- Developer: Team Halfbeard
- Publisher: HeroCraft PC
- Engine: Unity
- Platforms: Microsoft Windows; macOS; Linux; Nintendo Switch;
- Release: June 1, 2018
- Genres: Puzzle, Comedy
- Mode: Single-player

= Dude, Stop =

2018 Latvian video game

Dude, Stop is a comedy puzzle video game developed and published by Team Halfbeard. It was released on June 1, 2018, for Microsoft Windows, Nintendo Switch, macOS, and Linux via Steam. Each puzzle has a clearly defined correct solution, and the player is free to complete it in the conventional manner. However, the game's central mechanic encourages players to discover and exploit entirely incorrect solutions that generate unique outcomes, hidden achievements, and escalating reactions from the game's narrator. The game received generally positive reviews from critics, who noted its similarities to the series WarioWare.

== Gameplay ==
The game is notable for its meta-narrative conceit: rather than rewarding players for solving puzzles correctly, it actively encourages—and rewards—deliberate failure, misbehaviour, and subversion of its own rules. The game features a fictional narrator who reacts to the player's actions in real time, providing commentary that escalates in frustration as the player continues to ignore instructions. In addition, Dude, Stop features achievements for such behaviour.

== Development ==
Dude, Stop was developed by Team Halfbeard, a Latvian independent studio. The studio has cited frustration with games that over-explain their mechanics and over-reward compliance as a partial inspiration for the project's design philosophy.

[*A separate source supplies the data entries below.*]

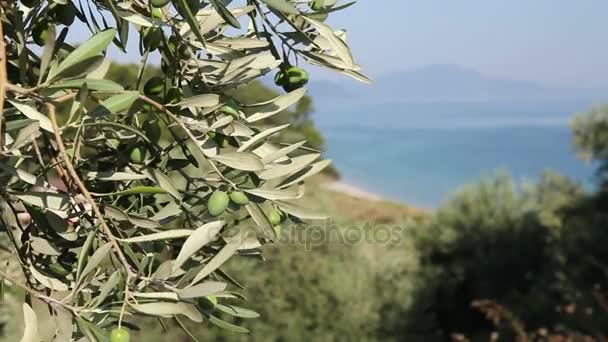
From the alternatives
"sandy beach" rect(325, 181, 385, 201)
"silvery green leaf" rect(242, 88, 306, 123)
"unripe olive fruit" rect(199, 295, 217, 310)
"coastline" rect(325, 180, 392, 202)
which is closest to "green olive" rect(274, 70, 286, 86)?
"silvery green leaf" rect(242, 88, 306, 123)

The narrator character was developed specifically to serve as a vehicle for that commentary—a figure of conventional game-design authority that the player is implicitly invited to undermine.

The game was released via Steam Early Access before receiving its full release in 2018. Post-launch updates added additional puzzles and expanded the narrator's dialogue pool in response to player feedback.

== Reception ==
Dude, Stop received generally positive reviews following its release. Although 4P remarked that it was unremarkable technically and mechanically, it was stated that its concept and ideas are so exceptional that they were willing to overlook its flaws. PC Guru liked it, but found the narrator too angry too early, although Maniac.de found the narrator hilarious. Dude, Stop illicited multiple comparisons to WarioWare. It was nominated at the Central & Eastern European Game Awards for "Неизвестный шедевр" (lit. Unknown masterpiece) and Most Creative by IndieDB at the 2018 Indie of the Year Awards.